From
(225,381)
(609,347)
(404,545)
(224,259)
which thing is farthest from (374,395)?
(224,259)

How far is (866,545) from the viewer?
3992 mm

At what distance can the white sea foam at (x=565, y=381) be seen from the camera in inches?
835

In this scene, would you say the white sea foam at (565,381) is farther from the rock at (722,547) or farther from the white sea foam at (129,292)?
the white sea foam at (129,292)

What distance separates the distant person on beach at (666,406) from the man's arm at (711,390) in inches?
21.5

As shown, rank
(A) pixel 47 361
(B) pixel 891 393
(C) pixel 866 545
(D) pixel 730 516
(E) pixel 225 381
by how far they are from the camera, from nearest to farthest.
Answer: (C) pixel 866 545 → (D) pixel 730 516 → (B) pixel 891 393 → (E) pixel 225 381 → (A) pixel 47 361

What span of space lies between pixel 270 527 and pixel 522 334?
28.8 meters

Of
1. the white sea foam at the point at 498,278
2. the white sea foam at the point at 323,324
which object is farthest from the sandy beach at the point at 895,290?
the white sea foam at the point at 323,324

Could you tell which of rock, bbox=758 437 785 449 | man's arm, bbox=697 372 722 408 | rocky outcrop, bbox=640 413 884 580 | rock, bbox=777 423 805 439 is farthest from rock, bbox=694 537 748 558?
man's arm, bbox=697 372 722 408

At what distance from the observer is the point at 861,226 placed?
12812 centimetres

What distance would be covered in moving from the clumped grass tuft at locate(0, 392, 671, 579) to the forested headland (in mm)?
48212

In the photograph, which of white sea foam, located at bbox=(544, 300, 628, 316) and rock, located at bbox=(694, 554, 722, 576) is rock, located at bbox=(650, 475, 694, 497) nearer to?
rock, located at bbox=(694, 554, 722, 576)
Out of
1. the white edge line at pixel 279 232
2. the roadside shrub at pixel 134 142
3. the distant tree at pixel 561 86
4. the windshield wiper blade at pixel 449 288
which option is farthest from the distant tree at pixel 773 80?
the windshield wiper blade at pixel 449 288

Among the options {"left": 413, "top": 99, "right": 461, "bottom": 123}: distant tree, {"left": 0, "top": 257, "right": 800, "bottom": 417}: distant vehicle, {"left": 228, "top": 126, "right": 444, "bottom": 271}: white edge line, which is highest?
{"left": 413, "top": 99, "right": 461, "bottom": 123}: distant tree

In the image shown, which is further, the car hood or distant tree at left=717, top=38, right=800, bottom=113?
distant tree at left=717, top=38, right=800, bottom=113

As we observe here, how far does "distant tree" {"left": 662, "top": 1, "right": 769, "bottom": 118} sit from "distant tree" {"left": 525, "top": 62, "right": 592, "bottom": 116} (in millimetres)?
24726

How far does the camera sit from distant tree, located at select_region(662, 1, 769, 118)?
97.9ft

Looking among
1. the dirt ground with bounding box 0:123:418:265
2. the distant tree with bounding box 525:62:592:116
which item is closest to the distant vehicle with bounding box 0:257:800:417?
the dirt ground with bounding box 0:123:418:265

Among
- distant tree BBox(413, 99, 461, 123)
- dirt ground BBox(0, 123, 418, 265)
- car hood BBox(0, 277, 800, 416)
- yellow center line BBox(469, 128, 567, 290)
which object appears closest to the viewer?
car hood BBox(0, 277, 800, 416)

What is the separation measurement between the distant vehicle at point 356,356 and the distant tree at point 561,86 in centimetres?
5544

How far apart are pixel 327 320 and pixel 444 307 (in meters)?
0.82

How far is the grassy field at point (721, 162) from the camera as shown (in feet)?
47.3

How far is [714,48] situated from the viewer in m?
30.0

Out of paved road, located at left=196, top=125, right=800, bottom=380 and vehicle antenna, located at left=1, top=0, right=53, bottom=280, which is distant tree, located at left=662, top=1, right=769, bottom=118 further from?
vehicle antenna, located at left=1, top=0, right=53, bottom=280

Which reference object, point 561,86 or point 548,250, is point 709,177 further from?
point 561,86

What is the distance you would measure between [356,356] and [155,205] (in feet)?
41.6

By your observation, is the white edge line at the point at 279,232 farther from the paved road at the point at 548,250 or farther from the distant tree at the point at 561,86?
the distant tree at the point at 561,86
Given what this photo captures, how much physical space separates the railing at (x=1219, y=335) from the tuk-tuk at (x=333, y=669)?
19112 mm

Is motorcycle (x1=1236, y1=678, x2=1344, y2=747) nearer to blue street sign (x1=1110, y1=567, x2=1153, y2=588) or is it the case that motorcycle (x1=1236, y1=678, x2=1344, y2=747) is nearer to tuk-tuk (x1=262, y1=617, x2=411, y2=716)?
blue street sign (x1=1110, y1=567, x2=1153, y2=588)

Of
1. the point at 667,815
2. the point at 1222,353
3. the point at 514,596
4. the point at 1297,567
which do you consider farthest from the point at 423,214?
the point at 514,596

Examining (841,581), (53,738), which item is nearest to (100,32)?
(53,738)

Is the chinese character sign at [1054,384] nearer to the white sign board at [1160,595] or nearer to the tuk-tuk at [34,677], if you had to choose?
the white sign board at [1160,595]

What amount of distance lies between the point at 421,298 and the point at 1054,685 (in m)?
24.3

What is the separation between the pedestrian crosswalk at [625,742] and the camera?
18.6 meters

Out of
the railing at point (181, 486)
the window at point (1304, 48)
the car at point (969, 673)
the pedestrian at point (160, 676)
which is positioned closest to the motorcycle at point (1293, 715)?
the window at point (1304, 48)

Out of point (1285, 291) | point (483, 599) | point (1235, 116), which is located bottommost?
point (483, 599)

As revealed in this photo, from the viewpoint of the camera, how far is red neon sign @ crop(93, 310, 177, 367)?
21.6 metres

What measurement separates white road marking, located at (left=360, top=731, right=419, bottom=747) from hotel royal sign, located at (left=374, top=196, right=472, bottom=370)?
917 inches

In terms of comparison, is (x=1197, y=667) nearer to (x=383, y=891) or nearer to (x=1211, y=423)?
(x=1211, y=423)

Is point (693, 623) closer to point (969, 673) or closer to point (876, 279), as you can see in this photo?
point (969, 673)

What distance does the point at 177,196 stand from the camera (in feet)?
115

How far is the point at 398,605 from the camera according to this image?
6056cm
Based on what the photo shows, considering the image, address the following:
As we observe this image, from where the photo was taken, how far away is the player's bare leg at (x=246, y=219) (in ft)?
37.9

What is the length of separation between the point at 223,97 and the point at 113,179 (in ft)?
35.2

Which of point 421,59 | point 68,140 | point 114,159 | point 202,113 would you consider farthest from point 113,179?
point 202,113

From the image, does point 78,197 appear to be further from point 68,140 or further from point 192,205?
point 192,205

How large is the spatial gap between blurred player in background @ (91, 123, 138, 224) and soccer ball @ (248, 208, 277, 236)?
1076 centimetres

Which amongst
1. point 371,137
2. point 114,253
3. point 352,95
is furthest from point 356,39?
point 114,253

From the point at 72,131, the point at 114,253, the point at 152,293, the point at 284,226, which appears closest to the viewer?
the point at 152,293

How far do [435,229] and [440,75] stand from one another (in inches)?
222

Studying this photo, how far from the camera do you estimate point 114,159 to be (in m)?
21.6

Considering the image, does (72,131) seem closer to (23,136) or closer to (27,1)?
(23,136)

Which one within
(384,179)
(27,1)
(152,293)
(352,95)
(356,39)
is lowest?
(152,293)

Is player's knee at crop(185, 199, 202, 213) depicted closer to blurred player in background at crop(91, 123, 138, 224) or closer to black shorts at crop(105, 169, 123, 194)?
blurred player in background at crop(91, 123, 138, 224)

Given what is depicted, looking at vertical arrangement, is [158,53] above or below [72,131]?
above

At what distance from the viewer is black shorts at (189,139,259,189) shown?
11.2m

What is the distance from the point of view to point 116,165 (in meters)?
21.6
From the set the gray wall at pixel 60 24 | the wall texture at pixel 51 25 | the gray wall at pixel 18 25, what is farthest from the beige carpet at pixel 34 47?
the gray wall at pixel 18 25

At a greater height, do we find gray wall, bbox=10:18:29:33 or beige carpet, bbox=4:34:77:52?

TASK DETAILS.
Find the line containing "Studying this photo, how" in the material above. Print it and every line after it through the end, exactly and only those.

SOLUTION TO THE EXERCISE.
Studying this photo, how far from the camera do you estimate point 114,159 to be (in m)?
21.6

Considering the image, does (72,131) seem closer to (23,136) or closer to (27,1)?
(23,136)

Which one within
(384,179)
(27,1)
(152,293)
(352,95)
(356,39)
is lowest?
(152,293)

Is player's knee at crop(185, 199, 202, 213) depicted closer to blurred player in background at crop(91, 123, 138, 224) or closer to black shorts at crop(105, 169, 123, 194)?
blurred player in background at crop(91, 123, 138, 224)

Given what is depicted, looking at vertical arrangement, is [158,53] above or below [72,131]?
above

At what distance from the viewer is black shorts at (189,139,259,189) shown?
11.2m

What is the distance from the point of view to point 116,165 (in meters)?
21.6
From the set the gray wall at pixel 60 24 | the wall texture at pixel 51 25 | the gray wall at pixel 18 25, what is farthest from the beige carpet at pixel 34 47?
the gray wall at pixel 18 25

At a greater height, do we find gray wall, bbox=10:18:29:33 or beige carpet, bbox=4:34:77:52?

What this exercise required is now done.